Speaker 2: I think this How did you how did you figure out what those things were?
Jeff Dangelo: So it's funny. You know, over time we played the percentages of what, like, works and what doesn't. Yeah. And we took personality tests. We got the the actual interview is funny. There were diamonds in the rough that didn't do well on their on their test. Yeah. However, you know, if you really want to scale a company, you know, you have to, go by what works. You might miss some diamonds, right? You might miss some of those people. But you gotta scale it that way. I would say the second thing is just a cultural focus on sort of a tenacious experience from the brokers. Like, you know, the people there are, they just don't stop. Right? They, I remember fitting in really well because I worked all the time and I love it. I love to work. I would say number three that most people don't talk about was their understanding of how the numbers and data work, right?
[12:18]
So at a certain number per employee from a revenue perspective, they add ahead, right? So on and so forth. It became this organic model that grew very quickly. Obviously, with challenges, we took advantage in the o four, o '5. There were there were hurricanes and Kenny had the foresight of hiring a 110 interns, which I managed that program and all they did was cold call. So you could imagine shippers saying, we need trucks and we didn't have enough people because they were managing their own business cradle to grave to go hit those targets, right? And so he hires 110 interns and they're each making 100 calls a day to these shippers that are like, Hey, I need help. The hurricanes and DOD and the market was different then. So they grew very, very fast. I think the challenges, was always, even though I did well, again, it was probably, I wanted to take steps back to take more steps forward just to learn. The technology we had, I wasn't excited about it. I'm sure they've done a lot of work and Kenny's put a lot of money into it to make it better. But for me, was like, Hey, how can I go do something different? Doing the work with Ryan, it was a great experience. I learned a lot about building from the ground up. We tweaked the model a little bit, so we were able to sort of get more out of each customer than I think, you know, the TCOs of the world were getting.

EXERCISE GOAL: Write out the stretch of the interview transcript from "Jeff Dangelo: So" through "data work, right?". The records are separate material, distinct from the interview transcript.

DATA LISTING:
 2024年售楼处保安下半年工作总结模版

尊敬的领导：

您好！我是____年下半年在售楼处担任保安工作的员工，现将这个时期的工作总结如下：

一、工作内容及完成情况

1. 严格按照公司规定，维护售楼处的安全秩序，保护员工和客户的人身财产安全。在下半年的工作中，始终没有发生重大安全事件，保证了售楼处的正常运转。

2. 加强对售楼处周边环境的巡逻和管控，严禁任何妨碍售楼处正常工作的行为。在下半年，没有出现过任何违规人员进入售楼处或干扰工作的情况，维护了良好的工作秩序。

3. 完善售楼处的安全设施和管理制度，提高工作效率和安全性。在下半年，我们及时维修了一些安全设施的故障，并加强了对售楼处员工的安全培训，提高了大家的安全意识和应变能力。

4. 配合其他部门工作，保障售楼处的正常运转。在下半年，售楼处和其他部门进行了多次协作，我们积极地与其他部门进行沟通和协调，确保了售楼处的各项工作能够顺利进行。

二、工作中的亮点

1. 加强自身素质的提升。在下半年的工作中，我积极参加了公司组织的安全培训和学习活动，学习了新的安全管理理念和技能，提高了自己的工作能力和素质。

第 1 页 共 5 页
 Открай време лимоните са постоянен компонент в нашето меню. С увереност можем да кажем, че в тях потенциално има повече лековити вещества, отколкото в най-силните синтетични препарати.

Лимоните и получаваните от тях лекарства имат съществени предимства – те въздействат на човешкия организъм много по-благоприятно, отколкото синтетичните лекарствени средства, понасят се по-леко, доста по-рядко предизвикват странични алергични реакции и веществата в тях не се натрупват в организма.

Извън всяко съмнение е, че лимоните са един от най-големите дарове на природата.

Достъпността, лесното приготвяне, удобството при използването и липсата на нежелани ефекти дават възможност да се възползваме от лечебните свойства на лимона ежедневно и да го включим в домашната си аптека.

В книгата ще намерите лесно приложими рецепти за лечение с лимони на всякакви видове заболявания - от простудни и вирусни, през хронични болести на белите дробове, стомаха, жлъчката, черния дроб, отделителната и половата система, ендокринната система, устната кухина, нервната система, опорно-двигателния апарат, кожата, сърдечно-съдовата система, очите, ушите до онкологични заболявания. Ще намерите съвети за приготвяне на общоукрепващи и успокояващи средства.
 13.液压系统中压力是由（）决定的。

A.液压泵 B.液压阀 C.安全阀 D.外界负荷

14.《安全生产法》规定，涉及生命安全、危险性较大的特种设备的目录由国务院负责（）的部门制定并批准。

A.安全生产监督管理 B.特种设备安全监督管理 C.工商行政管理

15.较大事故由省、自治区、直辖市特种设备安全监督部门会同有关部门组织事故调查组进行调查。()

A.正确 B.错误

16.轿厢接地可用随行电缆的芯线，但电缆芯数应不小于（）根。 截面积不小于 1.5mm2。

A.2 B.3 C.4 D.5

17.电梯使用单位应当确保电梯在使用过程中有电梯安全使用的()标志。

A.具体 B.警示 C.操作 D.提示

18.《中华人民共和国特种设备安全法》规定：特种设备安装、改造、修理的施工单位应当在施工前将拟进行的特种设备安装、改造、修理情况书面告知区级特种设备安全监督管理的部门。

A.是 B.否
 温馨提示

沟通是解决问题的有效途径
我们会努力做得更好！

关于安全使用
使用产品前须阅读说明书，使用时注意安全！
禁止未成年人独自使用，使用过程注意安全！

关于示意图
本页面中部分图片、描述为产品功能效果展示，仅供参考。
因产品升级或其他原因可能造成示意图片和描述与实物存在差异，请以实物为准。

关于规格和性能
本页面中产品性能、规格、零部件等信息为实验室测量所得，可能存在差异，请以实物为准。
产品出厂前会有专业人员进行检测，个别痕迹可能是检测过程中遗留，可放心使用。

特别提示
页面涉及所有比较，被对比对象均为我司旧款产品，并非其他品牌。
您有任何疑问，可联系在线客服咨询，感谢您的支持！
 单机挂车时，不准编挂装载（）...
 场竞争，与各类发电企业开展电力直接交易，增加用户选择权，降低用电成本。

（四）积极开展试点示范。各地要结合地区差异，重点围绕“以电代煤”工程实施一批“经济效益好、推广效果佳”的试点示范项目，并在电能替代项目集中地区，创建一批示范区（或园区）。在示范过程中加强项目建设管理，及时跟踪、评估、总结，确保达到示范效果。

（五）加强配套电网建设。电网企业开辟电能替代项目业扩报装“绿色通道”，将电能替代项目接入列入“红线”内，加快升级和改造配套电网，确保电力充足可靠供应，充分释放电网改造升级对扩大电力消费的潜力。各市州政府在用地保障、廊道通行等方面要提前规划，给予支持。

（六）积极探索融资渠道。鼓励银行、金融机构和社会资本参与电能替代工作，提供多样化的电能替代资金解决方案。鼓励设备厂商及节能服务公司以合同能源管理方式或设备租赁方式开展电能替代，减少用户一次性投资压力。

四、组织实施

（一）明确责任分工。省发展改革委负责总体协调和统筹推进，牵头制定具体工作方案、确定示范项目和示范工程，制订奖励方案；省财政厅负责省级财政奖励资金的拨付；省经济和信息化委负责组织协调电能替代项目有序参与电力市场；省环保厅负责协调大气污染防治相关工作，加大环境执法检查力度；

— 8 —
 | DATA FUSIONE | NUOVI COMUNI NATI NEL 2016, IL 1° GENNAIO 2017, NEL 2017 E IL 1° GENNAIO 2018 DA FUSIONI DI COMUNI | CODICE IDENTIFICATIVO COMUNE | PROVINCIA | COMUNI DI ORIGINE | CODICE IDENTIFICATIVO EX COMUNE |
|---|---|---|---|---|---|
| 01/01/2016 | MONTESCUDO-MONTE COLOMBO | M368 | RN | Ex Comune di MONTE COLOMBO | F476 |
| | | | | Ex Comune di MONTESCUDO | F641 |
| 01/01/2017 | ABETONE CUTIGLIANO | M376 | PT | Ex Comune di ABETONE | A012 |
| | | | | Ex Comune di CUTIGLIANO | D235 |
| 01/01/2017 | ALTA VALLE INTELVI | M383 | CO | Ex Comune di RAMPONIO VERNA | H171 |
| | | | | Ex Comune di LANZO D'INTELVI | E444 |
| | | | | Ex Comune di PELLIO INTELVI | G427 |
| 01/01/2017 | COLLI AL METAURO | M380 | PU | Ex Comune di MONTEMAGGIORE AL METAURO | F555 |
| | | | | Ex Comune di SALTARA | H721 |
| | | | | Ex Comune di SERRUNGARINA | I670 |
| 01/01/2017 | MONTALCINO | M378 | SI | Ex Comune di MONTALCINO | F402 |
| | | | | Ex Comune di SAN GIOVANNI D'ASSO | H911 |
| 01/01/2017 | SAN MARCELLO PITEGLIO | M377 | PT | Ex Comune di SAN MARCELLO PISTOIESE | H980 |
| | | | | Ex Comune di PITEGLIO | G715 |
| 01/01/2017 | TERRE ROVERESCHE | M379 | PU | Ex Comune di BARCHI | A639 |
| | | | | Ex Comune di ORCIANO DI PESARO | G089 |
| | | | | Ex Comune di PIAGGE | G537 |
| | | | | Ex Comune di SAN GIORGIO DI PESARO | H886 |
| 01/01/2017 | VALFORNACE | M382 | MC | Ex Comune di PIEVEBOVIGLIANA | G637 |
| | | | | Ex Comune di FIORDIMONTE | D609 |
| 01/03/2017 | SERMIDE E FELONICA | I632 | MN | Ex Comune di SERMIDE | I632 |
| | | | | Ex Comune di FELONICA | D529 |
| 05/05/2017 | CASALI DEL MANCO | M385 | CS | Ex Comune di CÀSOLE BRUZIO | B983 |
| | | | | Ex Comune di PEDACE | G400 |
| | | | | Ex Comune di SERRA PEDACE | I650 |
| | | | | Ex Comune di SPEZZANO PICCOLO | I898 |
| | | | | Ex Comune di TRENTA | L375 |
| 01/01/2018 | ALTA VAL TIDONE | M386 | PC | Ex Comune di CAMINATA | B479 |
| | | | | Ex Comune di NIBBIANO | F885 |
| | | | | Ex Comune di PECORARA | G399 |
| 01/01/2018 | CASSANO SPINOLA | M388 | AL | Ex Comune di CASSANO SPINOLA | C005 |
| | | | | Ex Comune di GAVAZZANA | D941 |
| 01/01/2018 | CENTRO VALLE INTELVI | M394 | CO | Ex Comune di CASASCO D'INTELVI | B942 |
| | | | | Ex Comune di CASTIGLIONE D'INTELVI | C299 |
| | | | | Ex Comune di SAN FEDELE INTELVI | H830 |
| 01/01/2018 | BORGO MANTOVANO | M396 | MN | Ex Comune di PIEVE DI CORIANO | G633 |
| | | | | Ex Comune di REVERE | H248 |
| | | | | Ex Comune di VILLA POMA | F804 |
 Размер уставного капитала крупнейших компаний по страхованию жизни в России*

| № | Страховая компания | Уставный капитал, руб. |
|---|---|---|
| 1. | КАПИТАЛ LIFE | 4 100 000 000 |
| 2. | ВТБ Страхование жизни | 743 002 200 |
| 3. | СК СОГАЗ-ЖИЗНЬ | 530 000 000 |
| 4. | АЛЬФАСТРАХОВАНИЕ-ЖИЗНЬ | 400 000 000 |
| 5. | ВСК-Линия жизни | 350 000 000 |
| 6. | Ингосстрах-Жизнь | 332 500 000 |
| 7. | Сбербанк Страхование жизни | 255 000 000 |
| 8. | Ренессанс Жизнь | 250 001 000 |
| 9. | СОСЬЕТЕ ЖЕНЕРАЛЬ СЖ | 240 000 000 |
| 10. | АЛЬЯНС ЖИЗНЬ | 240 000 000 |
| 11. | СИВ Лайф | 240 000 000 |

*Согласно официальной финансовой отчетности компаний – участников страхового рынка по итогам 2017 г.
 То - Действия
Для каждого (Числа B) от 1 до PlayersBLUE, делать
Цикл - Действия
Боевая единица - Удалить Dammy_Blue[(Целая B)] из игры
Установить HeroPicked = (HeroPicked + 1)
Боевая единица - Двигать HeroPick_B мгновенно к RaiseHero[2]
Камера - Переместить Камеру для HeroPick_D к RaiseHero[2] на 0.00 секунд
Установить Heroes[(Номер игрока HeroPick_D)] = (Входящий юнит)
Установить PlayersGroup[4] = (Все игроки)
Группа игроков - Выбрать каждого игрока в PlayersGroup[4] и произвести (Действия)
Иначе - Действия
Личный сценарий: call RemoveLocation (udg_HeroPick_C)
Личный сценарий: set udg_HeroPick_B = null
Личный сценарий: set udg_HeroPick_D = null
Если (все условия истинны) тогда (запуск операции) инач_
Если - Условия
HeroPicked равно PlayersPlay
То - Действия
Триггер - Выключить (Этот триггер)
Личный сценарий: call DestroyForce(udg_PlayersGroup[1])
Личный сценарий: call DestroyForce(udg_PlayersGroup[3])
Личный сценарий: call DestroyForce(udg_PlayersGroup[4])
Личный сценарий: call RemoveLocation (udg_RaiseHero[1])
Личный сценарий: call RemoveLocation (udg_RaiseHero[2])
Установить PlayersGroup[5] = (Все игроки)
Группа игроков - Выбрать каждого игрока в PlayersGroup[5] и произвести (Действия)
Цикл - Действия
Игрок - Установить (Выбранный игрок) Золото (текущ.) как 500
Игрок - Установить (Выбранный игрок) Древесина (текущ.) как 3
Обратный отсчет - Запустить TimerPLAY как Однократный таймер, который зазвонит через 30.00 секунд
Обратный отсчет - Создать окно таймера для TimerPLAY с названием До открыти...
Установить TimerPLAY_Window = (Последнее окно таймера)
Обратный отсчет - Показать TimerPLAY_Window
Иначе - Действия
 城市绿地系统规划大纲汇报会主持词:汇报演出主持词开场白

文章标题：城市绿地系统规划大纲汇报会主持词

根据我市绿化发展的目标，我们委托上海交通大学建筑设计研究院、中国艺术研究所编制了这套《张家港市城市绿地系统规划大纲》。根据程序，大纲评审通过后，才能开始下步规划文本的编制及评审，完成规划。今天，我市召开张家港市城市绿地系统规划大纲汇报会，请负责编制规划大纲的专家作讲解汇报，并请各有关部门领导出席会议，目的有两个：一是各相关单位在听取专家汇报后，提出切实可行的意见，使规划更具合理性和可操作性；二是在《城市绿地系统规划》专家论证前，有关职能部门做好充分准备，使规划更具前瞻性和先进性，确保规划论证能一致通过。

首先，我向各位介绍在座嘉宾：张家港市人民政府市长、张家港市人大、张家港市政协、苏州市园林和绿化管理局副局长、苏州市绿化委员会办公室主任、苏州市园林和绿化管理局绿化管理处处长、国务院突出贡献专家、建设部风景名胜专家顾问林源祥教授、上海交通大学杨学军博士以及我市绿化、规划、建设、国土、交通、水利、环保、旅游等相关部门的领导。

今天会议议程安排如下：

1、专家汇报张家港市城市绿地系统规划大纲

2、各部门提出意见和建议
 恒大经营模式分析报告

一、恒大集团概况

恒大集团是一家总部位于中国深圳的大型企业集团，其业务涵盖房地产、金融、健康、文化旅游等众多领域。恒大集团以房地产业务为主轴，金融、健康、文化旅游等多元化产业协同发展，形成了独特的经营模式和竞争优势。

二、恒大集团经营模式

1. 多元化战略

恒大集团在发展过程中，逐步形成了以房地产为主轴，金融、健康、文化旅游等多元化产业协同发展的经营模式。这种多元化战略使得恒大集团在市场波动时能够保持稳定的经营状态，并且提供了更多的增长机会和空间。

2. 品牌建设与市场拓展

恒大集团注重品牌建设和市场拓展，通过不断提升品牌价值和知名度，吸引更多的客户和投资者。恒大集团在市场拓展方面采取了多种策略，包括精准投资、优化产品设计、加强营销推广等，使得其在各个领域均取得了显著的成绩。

YOUR SOLUTION:
Jeff Dangelo: So it's funny. You know, over time we played the percentages of what, like, works and what doesn't. Yeah. And we took personality tests. We got the the actual interview is funny. There were diamonds in the rough that didn't do well on their on their test. Yeah. However, you know, if you really want to scale a company, you know, you have to, go by what works. You might miss some diamonds, right? You might miss some of those people. But you gotta scale it that way. I would say the second thing is just a cultural focus on sort of a tenacious experience from the brokers. Like, you know, the people there are, they just don't stop. Right? They, I remember fitting in really well because I worked all the time and I love it. I love to work. I would say number three that most people don't talk about was their understanding of how the numbers and data work, right?